More art on my website: jalapfaff.com

Mondrian mood


Anyone in a...Mondrian mood today?


More art on my website: jalapfaff.com

Early moon


As I locked my car door in the grocery store parking lot a few days ago, I happened to glance up toward the east and saw this amazing early-evening moon rising... It was a marvelous sight.

Sold.
More art on my website: jalapfaff.com

Tuesday, November 18, 2008

Jenny 2


The art school I attended for two years, Colorado Academy of Art, shut down unexpectedly this year, leaving those of us studying classical art technique rather SOL. Fortunately, one of our excellent teachers there, Michelle Philip, decided to start teaching again soon after the school's closing. If you're looking for great classical art classes in the Boulder area, take a look at her site, Classical Art Academy (listed in links). The only class I'm taking these days is one of hers, Alla Prima Portrait, once a week. It's known as the "adrenaline class"--you hardly get a chance to catch a breath or go to the restroom; you're mixing colors and applying them with tremendous haste. Only the observing cannot be hurried.
==================================================
◆ WORK TASK ◆
Reproduce the art blog text above word for word, from "As I locked" to "a marvelous sight.".

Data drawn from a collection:
==================================================
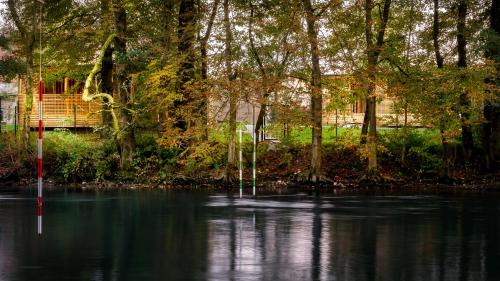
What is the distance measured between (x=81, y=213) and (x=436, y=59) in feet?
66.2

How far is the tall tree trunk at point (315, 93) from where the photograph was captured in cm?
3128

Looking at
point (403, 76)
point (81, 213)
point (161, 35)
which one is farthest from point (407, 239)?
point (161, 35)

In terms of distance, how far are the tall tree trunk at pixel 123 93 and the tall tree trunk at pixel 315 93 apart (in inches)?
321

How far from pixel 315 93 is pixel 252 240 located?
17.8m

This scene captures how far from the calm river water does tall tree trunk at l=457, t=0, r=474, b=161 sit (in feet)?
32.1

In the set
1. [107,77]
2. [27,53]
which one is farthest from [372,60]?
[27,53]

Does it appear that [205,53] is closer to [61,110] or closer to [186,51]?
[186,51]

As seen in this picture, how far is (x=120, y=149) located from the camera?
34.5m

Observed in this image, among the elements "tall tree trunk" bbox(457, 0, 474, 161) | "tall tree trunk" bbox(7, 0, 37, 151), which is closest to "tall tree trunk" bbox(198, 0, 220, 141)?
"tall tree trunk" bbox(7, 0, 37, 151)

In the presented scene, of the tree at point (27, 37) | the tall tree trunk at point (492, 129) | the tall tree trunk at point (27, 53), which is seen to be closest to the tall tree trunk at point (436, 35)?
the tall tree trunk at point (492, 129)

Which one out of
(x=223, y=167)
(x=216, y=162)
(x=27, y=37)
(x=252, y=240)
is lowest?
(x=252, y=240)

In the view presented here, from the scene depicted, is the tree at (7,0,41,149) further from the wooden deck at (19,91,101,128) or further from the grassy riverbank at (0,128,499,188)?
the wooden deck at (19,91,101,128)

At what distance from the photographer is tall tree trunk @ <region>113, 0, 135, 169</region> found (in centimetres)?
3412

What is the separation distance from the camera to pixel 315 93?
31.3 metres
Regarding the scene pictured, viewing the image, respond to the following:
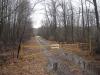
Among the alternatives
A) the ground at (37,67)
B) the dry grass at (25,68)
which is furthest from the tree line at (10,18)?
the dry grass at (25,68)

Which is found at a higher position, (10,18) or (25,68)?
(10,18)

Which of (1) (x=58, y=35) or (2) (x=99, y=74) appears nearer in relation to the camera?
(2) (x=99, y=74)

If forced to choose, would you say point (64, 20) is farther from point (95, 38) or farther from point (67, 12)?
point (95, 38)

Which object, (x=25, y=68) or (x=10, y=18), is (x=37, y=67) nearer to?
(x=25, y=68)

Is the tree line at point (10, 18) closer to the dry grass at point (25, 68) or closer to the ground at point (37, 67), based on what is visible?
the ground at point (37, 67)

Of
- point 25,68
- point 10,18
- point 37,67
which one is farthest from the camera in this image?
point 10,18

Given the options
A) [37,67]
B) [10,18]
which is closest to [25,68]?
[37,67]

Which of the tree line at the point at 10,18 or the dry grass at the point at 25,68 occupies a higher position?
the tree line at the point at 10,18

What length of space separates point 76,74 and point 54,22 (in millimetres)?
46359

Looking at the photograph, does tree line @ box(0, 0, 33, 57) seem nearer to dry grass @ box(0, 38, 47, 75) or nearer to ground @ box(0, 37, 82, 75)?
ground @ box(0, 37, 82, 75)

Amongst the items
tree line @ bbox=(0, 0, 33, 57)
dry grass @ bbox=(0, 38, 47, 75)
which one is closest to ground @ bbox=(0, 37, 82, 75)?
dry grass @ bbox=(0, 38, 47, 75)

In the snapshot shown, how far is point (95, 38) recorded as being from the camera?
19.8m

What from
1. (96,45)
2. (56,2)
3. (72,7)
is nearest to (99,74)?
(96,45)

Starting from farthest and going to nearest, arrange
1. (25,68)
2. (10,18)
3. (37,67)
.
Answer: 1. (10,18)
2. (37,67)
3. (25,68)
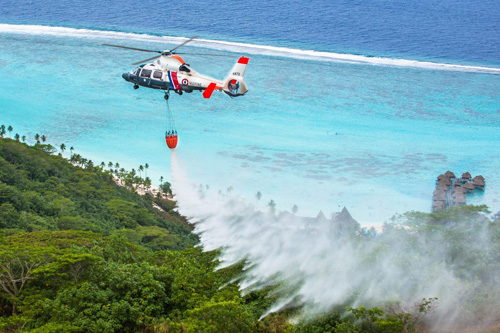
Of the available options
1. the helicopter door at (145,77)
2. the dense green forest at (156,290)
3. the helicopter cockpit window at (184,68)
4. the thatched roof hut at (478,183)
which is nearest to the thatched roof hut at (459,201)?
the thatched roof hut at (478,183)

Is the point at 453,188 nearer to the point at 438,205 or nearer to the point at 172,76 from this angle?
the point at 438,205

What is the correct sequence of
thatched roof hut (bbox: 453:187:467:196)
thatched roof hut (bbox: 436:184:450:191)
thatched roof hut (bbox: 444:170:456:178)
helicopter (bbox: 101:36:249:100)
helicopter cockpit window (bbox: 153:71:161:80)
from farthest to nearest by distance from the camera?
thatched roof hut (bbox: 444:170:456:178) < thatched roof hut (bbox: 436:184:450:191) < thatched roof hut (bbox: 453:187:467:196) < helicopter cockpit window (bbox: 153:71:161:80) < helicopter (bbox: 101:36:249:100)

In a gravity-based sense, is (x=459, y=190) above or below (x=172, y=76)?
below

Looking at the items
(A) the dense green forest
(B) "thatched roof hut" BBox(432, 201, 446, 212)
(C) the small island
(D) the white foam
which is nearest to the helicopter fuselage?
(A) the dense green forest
==================================================
◆ RESPONSE BELOW ◆
As I locked my car door in the grocery store parking lot a few days ago, I happened to glance up toward the east and saw this amazing early-evening moon rising... It was a marvelous sight.